Exactly as written, please set down all of the entries again, with no pictures.

*RECORDS FOR PROCESSING*:
:::

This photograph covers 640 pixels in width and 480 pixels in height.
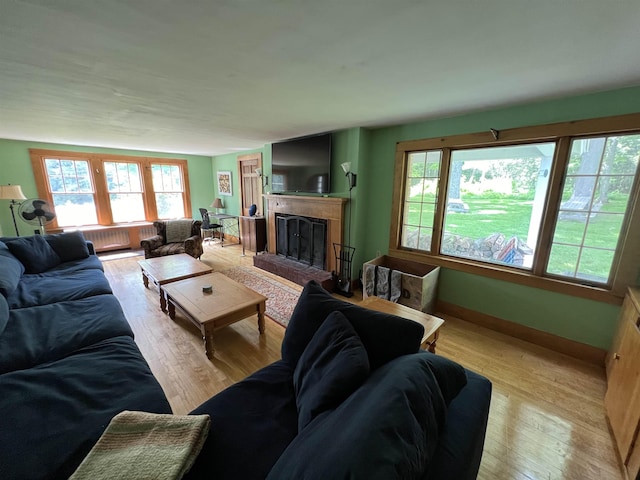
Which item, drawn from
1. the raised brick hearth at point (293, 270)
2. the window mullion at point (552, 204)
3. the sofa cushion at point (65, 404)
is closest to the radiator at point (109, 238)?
the raised brick hearth at point (293, 270)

:::

*WRITTEN RESPONSE*:
This photograph covers 640 pixels in width and 480 pixels in height.
Which item, drawn from
1. the raised brick hearth at point (293, 270)
2. the window mullion at point (552, 204)
3. the sofa cushion at point (65, 404)
is closest to the radiator at point (109, 238)?
the raised brick hearth at point (293, 270)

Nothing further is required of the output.